◆ EXTRACT PROVIDED ◆

····················

Long-Term Care Insurance: Less Bang, More Buck
Thu, Mar 17 2016
Mary Julia Klimenko thought she was prudent 20 years ago when she invested in a long-term care insurance policy, one she believed would help pay for the care she’d need as she aged.
Now she wishes she’d banked the money instead.
Her monthly premiums have nearly quadrupled over the past two years, and Klimenko, now 69, is furious about the choices she’s been given: pay the higher cost, lower her premiums by cutting her policy’s benefits or drop the insurance altogether.
For now, the Vallejo, California therapist said she will pay the higher premiums, but she’s not sure how many more price hikes she can take.
“I have no choice. If I drop my insurance, I’ve thrown away all that money,” Klimenko said. “If I pay less, they’re not going to cover what I need.”
Long-term care insurance was supposed to help the middle class ease the financial burden of expensive in-home or nursing home care that now can top $90,000 a year.
Consumers were urged to buy policies in their 50s, because premiums rose the longer they waited. About 4.8 million people were covered by long-term care policies in 2014.

····················

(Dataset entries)
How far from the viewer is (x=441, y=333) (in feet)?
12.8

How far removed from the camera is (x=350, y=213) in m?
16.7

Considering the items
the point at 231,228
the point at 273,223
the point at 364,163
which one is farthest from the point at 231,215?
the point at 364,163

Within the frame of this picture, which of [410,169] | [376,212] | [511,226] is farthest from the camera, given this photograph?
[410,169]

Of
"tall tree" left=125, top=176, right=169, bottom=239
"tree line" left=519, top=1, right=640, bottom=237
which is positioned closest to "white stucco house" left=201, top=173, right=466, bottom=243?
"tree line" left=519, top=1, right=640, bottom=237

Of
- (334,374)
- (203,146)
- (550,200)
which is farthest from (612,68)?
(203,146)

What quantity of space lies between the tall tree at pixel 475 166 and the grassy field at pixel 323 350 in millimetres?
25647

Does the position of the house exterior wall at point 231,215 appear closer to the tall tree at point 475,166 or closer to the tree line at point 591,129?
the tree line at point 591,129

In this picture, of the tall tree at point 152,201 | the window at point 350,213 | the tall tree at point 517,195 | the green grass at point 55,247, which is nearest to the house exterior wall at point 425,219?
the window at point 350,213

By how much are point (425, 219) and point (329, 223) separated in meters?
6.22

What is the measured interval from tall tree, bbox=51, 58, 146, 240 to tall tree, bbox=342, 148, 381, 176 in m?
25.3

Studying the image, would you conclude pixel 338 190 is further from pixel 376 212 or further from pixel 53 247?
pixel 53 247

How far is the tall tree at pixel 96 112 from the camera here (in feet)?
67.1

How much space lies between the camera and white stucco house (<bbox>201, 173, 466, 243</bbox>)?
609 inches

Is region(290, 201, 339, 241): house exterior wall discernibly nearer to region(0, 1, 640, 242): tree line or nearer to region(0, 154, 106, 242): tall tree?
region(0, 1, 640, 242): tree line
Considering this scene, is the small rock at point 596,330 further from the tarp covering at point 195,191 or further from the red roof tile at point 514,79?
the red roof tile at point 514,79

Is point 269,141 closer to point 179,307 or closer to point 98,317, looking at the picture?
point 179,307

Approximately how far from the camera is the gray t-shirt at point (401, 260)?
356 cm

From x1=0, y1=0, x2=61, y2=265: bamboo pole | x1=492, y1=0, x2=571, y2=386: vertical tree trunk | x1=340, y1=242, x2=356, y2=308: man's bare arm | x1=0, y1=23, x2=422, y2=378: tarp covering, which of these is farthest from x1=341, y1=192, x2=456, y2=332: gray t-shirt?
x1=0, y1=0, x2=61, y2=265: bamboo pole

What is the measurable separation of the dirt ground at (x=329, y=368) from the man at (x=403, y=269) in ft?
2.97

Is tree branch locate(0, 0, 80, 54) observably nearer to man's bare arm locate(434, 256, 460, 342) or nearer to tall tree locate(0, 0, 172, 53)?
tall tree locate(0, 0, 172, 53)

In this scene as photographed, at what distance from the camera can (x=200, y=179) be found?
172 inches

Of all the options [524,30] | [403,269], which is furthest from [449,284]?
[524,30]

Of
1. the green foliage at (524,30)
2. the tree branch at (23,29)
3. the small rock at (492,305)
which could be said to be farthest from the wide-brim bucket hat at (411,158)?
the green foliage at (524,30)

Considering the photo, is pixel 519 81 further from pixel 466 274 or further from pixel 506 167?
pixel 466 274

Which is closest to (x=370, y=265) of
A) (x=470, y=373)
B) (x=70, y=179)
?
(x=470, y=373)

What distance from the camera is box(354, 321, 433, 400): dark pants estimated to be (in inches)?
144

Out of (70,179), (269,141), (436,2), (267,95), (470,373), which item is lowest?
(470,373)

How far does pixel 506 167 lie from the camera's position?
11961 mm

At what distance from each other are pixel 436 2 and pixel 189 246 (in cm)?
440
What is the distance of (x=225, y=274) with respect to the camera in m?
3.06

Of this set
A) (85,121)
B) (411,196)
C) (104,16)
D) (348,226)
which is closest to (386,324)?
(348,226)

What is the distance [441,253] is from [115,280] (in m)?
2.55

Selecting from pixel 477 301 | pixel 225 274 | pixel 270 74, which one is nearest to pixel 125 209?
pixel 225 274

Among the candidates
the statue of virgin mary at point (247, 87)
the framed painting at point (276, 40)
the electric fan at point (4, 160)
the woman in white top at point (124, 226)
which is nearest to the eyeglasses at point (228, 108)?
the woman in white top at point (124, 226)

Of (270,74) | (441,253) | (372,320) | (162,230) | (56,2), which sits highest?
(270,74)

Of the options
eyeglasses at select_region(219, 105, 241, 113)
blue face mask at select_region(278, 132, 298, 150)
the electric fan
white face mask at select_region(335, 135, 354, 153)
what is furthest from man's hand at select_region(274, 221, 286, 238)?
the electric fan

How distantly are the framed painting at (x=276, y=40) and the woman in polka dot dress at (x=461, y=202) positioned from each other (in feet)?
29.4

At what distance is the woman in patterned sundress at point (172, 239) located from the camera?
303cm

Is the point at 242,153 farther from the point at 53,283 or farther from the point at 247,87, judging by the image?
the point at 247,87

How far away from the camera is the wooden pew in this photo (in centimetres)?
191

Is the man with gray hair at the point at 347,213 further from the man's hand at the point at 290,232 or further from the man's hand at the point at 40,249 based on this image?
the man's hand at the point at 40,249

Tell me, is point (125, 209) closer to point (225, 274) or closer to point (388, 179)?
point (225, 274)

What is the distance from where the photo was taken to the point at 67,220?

····················

◆ YOUR TASKS ◆
A. Reproduce the passage from the long-term care insurance article, starting at "Now she wishes" and ending at "top $90,000 a year.".
B. Resume the article on long-term care insurance, picking up right after its last sentence.
The dataset entries have no connection to the article on long-term care insurance.

◆ ANSWERS FOR THE TASKS ◆
A.
Now she wishes she’d banked the money instead.
Her monthly premiums have nearly quadrupled over the past two years, and Klimenko, now 69, is furious about the choices she’s been given: pay the higher cost, lower her premiums by cutting her policy’s benefits or drop the insurance altogether.
For now, the Vallejo, California therapist said she will pay the higher premiums, but she’s not sure how many more price hikes she can take.
“I have no choice. If I drop my insurance, I’ve thrown away all that money,” Klimenko said. “If I pay less, they’re not going to cover what I need.”
Long-term care insurance was supposed to help the middle class ease the financial burden of expensive in-home or nursing home care that now can top $90,000 a year.

B.
But insurers botched just about every aspect of the policies they sold in the early days of the industry, said Joseph Belth, a retired professor of insurance at Indiana University known as one of the insurance industry’s toughest critics. They underestimated how long people would live and how long they’d need nursing home care — but overestimated how many people would drop their policies and how much interest insurers could earn on the premiums they banked.
Hemorrhaging money, many insurers left the business. Those that remain are in financial trouble on their long-term care policies. They’re charging far more for new policies, and sharply raising the premiums of old ones.
“The industry is a state of severe decline,” Belth said. “Companies … don’t see a way to successfully market the product and make money on it.”